Begin Selection

The Story of the Bush Street Raiders

In November 1990 on the eve of First Gulf War, a group that later became known as the Bush Street14 – comprised of UC Berkeley and SF State students, and community activists – occupied the recruiting station on Bush St. in San Francisco.

The group walked in, announced to the officers on duty that they were occupying the space and told them that they could leave, or be locked in with them. A strong chain and lock was attached to the inside of the door.

The recruiting station remained closed for the rest of the day.

It took police awhile to respond to the scene and figure out a course of action. They really didn’t want to break the plate glass window doors – especially in front of the TV cameras. Note that as soon as the Bush Street14 were inside and immediately after the doors were chained shut, all the phones inside were used to call the media.

At one point it became clear that the police and/or fire department were attempting to enter through a skylight on the roof. Once this was discovered, Bush Street 14 people began to block off the skylight access by piling up file cabinets and other materials.

Eventually, the police did say that they were going to break down the plate glass and physically remove everyone. At that point one person in the group suggested that it was time to end the action and go out willingly. That’s what happened.

People had all sorts of exorbitant charges like kidnapping that were eventually reduced. Because there were good National Lawyers Guild lawyers involved, because it was 1990 and 1991, because it was the Bay Area, because it was a group of mainly students from middle class backgrounds, and because of other factors, eventually all the charges were reduced and the ultimate punishment was some type of community service, which some people were able to do working with non-profit homeless organizations and other such type activity.

Were that same action to happen today, in a different state, in a different context, I doubt those involved would get off so easily.

Then. . .

When the First Gulf War actually started in January 1991 there were “three days of rage” in San Francisco. Massive numbers of people were in the streets protesting the start of that war. Many expressed their rage in the non-violent destruction of property.

Because the Bust St. recruiting station had been given a spotlight just two months before, it became a target during these three days of rage. The place was physically destroyed. The plate glass doors and street windows were smashed and much of the interior was trashed.

It stayed closed for a long time after that. Eventually, I think, it never re-opened.

This is a little piece of history from 16 years ago–a different time, a different place.

It’s an interesting case study and comparison. On the one hand, the purposeful occupation of the recruiting station during broad daylight and on the other hand the nighttime raid by masked anti-warriors.

I would classify both within the spectrum of non-violent direct action. They were “non-violent” in the sense that no one was physically harmed. Although the act of smashing plate glass windows can have the appearance of violence, because there is swift active movement of the body, the same movements that can and do have violent results.

The Bush Street 14, the ones who had physically occupied the recruiting center, had to deal with the repercussions for many months. Before the charges were reduced, and before it became apparent that there would basically be a very minimal penalty, there was some anxiety.

The Bush Street Raiders, the ones who moved in swiftly and stealthily at night under the cover of darkness and amidst a city full of massive numbers in the street, well, they got away. Their act was purposeful–in the sense there was intent and a thoughtful correlation between that physical space and U.S. foreign policy, as well as purposeful with the intent of not being caught. The Raiders didn’t have to worry about court. Had they been caught, that would have been another matter.

Both actions had risk. And both sets of social actors were risk takers. Arguably the Bush Street 14 took a greater risk because they knew they would be caught. But they weighed the political context against the risk. In the end, their level of risk proved to be low.

End Selection
Begin Provided records

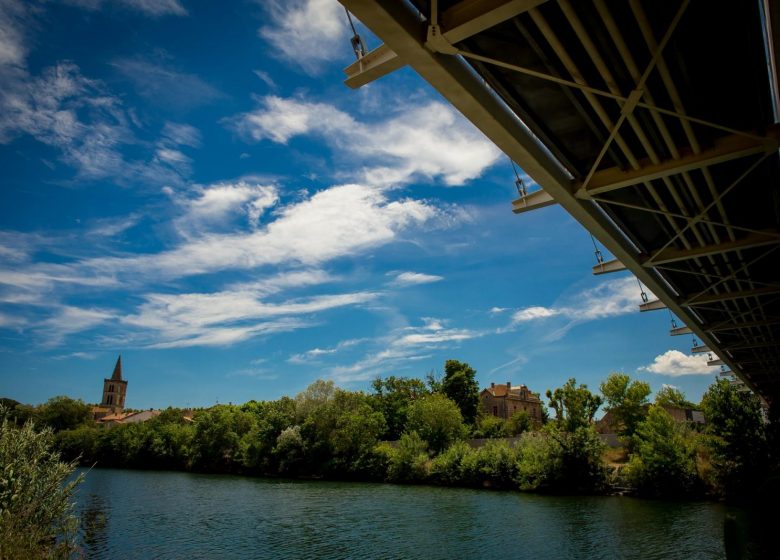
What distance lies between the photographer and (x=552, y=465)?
34.9 metres

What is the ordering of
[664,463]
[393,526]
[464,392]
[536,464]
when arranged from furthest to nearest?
[464,392] < [536,464] < [664,463] < [393,526]

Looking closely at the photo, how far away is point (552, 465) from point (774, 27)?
35379 millimetres

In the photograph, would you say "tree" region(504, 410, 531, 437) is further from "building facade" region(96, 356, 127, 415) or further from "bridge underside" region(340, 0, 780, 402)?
"building facade" region(96, 356, 127, 415)

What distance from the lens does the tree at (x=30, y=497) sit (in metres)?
10.4

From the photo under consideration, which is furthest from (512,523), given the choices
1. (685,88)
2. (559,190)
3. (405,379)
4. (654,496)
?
(405,379)

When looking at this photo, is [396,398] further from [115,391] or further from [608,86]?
[115,391]

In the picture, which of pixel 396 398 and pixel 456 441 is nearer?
pixel 456 441

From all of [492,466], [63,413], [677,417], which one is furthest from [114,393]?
[677,417]

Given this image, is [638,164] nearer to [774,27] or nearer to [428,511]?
[774,27]

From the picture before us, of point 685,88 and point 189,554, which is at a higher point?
point 685,88

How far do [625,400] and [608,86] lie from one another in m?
49.4

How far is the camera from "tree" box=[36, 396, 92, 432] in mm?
80875

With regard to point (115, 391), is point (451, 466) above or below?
below

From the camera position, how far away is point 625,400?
48.7m
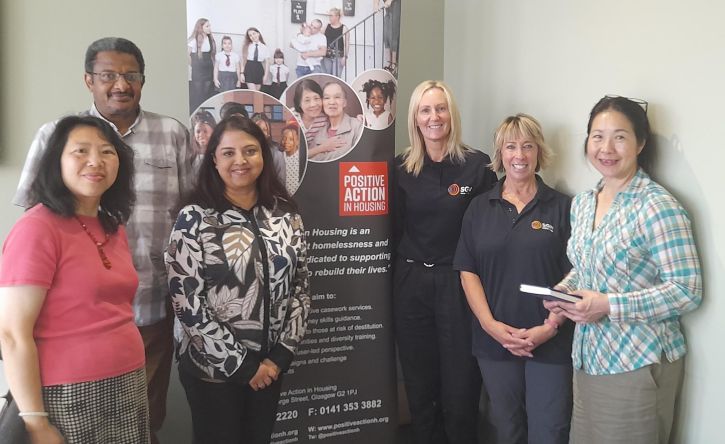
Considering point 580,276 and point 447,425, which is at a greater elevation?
point 580,276

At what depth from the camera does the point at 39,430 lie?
1.28m

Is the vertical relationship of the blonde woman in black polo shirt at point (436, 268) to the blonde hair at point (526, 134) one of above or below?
below

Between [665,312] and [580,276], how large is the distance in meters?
0.30

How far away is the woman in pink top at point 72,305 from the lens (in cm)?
126

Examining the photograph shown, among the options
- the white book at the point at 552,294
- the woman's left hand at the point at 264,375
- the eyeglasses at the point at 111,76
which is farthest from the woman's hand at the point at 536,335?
the eyeglasses at the point at 111,76

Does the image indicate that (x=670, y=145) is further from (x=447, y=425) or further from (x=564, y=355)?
(x=447, y=425)

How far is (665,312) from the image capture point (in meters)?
1.53

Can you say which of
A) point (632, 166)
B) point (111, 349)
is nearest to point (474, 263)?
point (632, 166)

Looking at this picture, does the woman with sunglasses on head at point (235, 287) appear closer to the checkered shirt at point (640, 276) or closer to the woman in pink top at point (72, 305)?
the woman in pink top at point (72, 305)

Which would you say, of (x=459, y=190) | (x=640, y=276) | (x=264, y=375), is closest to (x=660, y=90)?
(x=640, y=276)

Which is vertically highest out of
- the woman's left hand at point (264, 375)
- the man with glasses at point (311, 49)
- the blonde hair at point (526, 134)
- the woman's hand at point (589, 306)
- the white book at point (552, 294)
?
the man with glasses at point (311, 49)

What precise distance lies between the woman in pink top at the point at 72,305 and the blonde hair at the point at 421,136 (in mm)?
1291

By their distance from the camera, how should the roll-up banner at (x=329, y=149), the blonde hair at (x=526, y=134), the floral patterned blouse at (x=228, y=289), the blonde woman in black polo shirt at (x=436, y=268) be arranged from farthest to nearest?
the blonde woman in black polo shirt at (x=436, y=268) < the roll-up banner at (x=329, y=149) < the blonde hair at (x=526, y=134) < the floral patterned blouse at (x=228, y=289)

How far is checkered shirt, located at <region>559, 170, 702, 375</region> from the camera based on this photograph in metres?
1.53
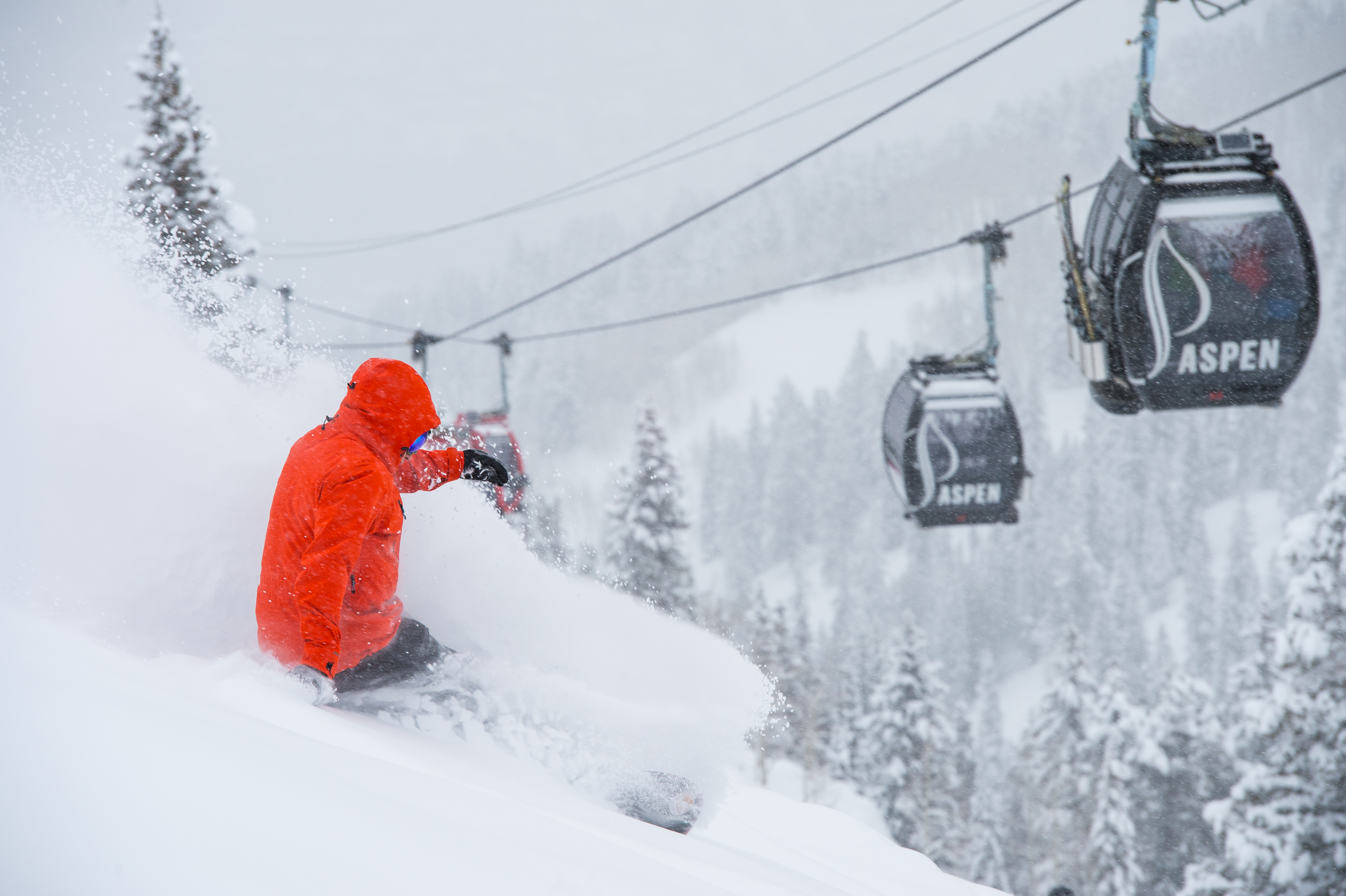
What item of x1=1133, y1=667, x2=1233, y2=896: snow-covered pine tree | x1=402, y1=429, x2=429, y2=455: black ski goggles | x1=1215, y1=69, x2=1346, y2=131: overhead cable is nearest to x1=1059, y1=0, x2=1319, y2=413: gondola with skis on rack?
x1=1215, y1=69, x2=1346, y2=131: overhead cable

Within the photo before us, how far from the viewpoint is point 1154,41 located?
5.98 meters

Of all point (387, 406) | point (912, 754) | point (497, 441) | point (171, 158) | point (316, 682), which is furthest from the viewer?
point (912, 754)

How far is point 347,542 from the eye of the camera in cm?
300

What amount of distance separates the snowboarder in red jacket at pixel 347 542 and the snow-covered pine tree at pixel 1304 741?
13.6m

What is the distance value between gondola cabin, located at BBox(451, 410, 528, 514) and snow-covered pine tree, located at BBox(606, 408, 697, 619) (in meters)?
7.29

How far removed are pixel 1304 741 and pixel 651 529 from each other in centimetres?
1353

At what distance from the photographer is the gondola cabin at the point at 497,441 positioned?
1243cm

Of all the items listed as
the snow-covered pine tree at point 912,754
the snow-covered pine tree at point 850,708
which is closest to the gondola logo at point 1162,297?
the snow-covered pine tree at point 912,754

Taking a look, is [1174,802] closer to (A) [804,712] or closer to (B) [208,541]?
(A) [804,712]

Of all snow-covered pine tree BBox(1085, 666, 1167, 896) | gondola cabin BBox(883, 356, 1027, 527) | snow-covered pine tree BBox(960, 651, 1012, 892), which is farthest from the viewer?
snow-covered pine tree BBox(960, 651, 1012, 892)

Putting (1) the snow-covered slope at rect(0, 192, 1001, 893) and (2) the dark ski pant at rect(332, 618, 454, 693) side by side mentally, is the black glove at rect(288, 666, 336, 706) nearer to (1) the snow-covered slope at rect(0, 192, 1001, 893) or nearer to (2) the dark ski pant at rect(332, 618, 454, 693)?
(1) the snow-covered slope at rect(0, 192, 1001, 893)

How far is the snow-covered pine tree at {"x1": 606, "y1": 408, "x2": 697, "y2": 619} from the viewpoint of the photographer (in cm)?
2116

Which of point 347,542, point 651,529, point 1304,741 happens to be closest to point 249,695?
point 347,542

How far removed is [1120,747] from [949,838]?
6.26 m
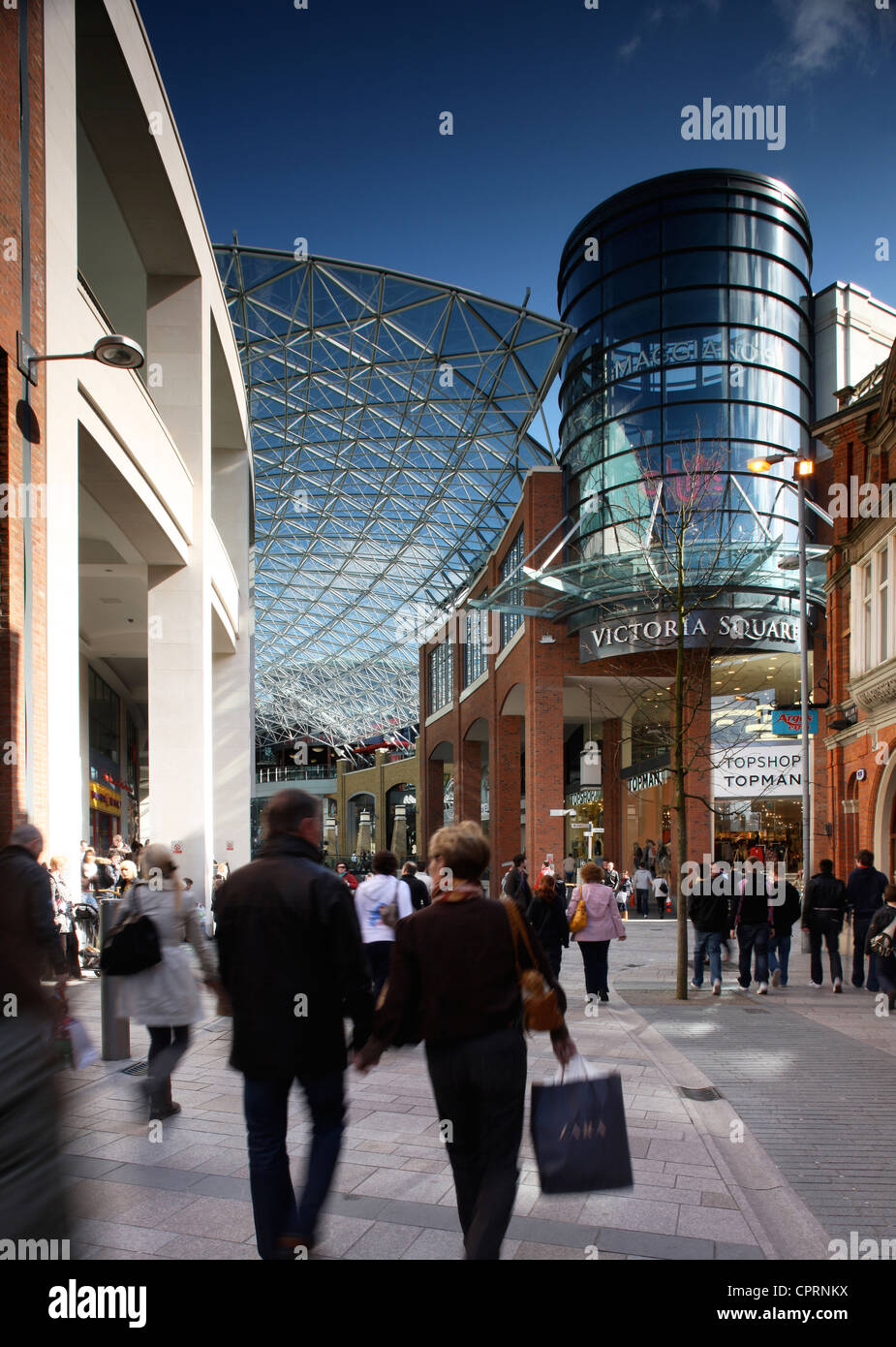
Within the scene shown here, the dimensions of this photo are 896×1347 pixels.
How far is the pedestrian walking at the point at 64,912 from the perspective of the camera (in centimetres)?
1027

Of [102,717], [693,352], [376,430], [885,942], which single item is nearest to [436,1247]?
[885,942]

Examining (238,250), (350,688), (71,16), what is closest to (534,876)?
(238,250)

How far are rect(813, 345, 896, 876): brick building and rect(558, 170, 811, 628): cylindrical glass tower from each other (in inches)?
352

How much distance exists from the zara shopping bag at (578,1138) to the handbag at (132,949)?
2.93 m

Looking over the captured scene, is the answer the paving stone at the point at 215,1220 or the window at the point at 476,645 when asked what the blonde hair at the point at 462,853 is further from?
the window at the point at 476,645

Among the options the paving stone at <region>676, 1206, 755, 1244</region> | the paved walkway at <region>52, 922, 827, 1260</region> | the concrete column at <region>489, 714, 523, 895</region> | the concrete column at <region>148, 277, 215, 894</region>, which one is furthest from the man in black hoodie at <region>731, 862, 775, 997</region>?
the concrete column at <region>489, 714, 523, 895</region>

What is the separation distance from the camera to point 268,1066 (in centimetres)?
359

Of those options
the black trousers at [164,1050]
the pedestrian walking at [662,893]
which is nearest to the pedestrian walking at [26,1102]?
the black trousers at [164,1050]

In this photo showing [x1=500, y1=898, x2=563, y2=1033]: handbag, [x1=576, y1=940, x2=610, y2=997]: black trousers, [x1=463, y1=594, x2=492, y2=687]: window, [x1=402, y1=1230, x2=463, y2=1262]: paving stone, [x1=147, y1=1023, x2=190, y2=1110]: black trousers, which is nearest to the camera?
[x1=500, y1=898, x2=563, y2=1033]: handbag

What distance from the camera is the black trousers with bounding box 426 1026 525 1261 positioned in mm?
3385

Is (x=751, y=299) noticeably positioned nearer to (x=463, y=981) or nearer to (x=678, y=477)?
(x=678, y=477)

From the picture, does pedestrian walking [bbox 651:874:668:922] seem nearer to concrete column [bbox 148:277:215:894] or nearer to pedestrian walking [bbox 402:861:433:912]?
concrete column [bbox 148:277:215:894]

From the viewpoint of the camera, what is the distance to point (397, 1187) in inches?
193
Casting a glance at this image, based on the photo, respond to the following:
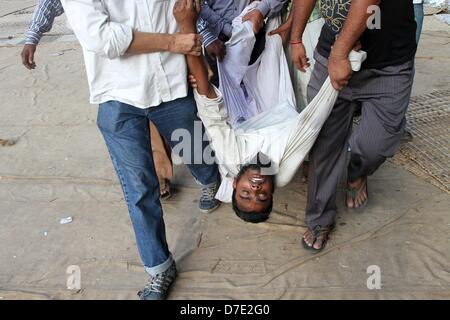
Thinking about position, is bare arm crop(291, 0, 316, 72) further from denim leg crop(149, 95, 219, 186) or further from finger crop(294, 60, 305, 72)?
denim leg crop(149, 95, 219, 186)

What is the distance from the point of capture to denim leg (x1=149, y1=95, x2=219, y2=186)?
206 cm

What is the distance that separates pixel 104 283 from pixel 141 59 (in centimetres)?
104

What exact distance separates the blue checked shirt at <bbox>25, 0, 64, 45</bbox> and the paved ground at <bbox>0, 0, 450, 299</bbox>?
89 centimetres

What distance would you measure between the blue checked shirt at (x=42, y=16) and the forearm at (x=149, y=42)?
1.08 meters

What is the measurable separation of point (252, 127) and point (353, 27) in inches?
28.3

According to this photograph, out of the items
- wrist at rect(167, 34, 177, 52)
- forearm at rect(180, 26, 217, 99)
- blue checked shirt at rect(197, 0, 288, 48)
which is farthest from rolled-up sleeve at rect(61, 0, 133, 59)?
blue checked shirt at rect(197, 0, 288, 48)

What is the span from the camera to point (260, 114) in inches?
97.7

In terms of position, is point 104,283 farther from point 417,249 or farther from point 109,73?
point 417,249

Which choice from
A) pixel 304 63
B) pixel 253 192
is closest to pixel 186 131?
pixel 253 192

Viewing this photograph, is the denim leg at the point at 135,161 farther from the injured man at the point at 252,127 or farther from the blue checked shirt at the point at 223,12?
the blue checked shirt at the point at 223,12

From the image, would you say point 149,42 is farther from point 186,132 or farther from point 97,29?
point 186,132

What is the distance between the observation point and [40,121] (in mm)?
3795

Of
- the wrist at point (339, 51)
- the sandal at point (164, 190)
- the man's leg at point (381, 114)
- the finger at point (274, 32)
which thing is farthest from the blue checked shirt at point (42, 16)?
the man's leg at point (381, 114)

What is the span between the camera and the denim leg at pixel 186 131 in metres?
2.06
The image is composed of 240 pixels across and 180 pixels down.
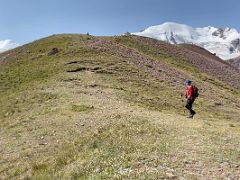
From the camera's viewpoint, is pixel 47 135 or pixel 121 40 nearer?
pixel 47 135

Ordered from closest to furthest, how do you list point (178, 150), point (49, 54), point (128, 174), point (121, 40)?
1. point (128, 174)
2. point (178, 150)
3. point (49, 54)
4. point (121, 40)

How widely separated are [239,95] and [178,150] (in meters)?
42.9

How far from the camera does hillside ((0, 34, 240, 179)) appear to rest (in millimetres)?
18531

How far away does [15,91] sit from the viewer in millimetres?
46531

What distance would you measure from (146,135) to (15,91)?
27.4 meters

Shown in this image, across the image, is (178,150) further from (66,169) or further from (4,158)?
(4,158)

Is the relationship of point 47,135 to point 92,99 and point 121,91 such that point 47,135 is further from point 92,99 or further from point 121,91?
point 121,91

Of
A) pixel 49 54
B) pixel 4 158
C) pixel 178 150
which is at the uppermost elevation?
pixel 49 54

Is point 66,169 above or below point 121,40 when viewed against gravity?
below

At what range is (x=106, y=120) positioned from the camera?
1074 inches

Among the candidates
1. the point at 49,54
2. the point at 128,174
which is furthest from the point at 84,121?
the point at 49,54

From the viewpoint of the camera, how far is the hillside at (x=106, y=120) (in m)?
18.5

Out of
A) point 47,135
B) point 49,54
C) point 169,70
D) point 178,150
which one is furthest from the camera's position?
point 49,54

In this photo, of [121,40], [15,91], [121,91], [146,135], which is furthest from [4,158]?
[121,40]
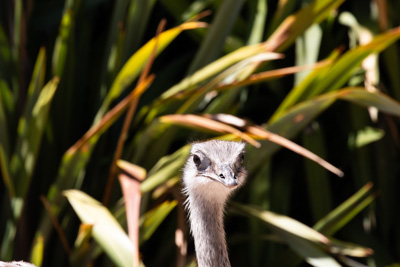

End Provided records

• Direction 1: In the Bush Street account, what was attached to the inside of the recruiting station door?
• Direction 2: Lay out the entries as a numbered list, starting at the first line of the entries and ending at the line that contains "35379 millimetres". Leave out blank lines and the pictures.

• Written solution 1: A strong chain and lock.

• Written solution 2:
1. What distance lies between the photographer and (x=552, y=465)?
2. 34.9 metres
3. What is the ordering of
4. [664,463]
5. [393,526]
6. [464,392]
7. [536,464]
8. when arranged from furthest to nearest?
9. [464,392] < [536,464] < [664,463] < [393,526]
10. Looking closely at the photo, how far away is point (552, 465) from point (774, 27)?
11. 35379 millimetres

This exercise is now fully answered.